Sedgley Beacon - Videography trip
26 Mar 2026
Field Log
- Blackbird ( } / heathland, suburban
- Robin ( } / heathland, suburban
- Rook ( } / heathland, suburban
- Carrion Crow ( } / heathland, suburban
- Magpie ( } / heathland, suburban
- Great Spotted Woodpecker ( } / heathland, suburban
- Chiffchaff ( } / heathland, suburban
- Great Tit ( } / heathland, suburban
- Blue Tit ( } / heathland, suburban
- Common Gull ( } / heathland, suburban
Still Slacking
As part of my plans for getting a few bits of video I can use as B-roll during my course and on videos I am producing for release over the next few weeks I visited Sedgley Beacon again today. I say again because I popped over on Monday after a nice walk down the canal at Wombourne only to find the weather was finally catching up with me and the wind bitter and too gusty to film.
Finding lost souls
This is a fantastic spot that I don't consider part of my patch but it overlooks pretty much everything I do. I generally only go there when I want to experience long uninterrupted views which often means days I'm playing with radios and not cameras but there is quite a lot of bird life up there and you can see for miles on a clear day making things like Red Kites visible circling around farmland. For up close stuff it's generally not as good as other spots in the area. One of Dudley's other hill based Geo-sites at Wren's Nest has wonderful views of the bits of Dudley and south shaded by the hills of Dudley, much better close up bird life and even more fossils falling out of the ground and Baggeridge Country Park down the beacon a couple of miles is a former colliery with great environments including patches of ancient woodland that runs all the way to Himley Hall and it's former gardens and pools. So they tend to grab my attention when I'm driving this way looking for something interesting.
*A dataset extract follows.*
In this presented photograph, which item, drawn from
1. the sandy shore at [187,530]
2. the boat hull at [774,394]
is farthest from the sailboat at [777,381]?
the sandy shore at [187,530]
One thing I did find however was the lens cap I lost on Monday. Exactly where I thought it would be and none the worse for spending 36 hours that included everything from 15 degrees C down to sub zero, gail force winds and snow/hail/rain in every combination known to man in short heavy bursts. So that is good :)
No photo's
I didn't take any photo's at all while I was there even though I had my camera. Instead I used it to look into the distance at things I saw. I'd have been better off bringing my bins but you can't take a photo if you don't have your camera with you so I don't regret having it with me.
Videos
All the videos I took are in landscape format with a static locked off camera looking in various directions. One covers my patch and will probably be useful for showing relationships but shows pretty clearly the amount of green in The Black Country and West Midlands particularly along canals, rail, roads and on former brown field sites. You can also see right into South Staffs (well pretty much on the door step here), Staffs, Cheshire and Derbyshire (on the edge). I also think it will be pretty useful showing how flat the area is when I talk about the lost landscapes of our swampy past.
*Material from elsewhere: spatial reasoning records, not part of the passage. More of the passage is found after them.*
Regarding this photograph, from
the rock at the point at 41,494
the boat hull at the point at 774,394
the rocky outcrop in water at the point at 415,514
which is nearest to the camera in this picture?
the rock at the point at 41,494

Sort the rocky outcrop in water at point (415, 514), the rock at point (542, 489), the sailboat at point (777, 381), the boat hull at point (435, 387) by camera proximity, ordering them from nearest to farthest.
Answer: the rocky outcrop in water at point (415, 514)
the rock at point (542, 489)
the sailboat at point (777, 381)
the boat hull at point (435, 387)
Another is taken south(ish) and includes the Clee Hills, Malvern Hills and Clent Hill, showing the view out over the West Midlands, Warwickshire, Worcestershire, Shropshire and down into Gloucestershire, Herefordshire, and Wales. This section is the most pastoral of the views from the beacon. Showing just how close the countryside comes to the cities although the patchwork of fields nearby are for horses. The clouds cast some great shadows over the landscape here so this will probably get reused as b-roll for years. Or at least until I upgrade to something that shoots 4k.
A third was taken pointing towards The Wrekin and includes the distant Welsh Mountains, Stiperstones and Clee Hills right on the left edge (maybe out of frame here but inframe on video two) is Pen-y-fan one of the best mountains in South Wales. It is probably only a few pixels on the HD video but via the camera I could see a shady pointed peak in the right spot 75 miles or so away.
Another couple of videos were taken towards Birmingham City centre the first was so I could show the majority of The Black Country and the West Midlands in a single frame (although the bit containing Coventry will be a few pixels hiding behind Brum), mostly because I wanted to point out the massive nature reserves between here and there I visit from time to time to remind folks that even in the darkest, most industrial parts of the country and hundreds of acres of wild waiting to be explored.
The second video I took that includes Brum was a shot that includes the 1846 astronomical observation tower that replaced the former Neapolitan beacon and the two radio towers next to it with Brum over their shoulder. I think this is a nice visual to talk about the history of the spot in the future but it was also shot almost into the sun with some great clouds so it will probably get used a lot sped up as b-roll.
Site News
As for wider site news. I made a couple of changes to the tagging system today and the formatting of tags when they appear on the site. This should mean several improvements going forward. The first of which is the first post now appears in the ND category. The site will never be finished (nor in a state that it's codebase is shareable unfortunately) but I'm not planning on making any breaking changes. One of the big advantages of developing with a system that creates a static site from my data is I'm never going to have to make security changes or be prompted by politics in a bit of software I use to move away from it. The backend is never exposed and I don't even have to upgrade it if that becomes problematic.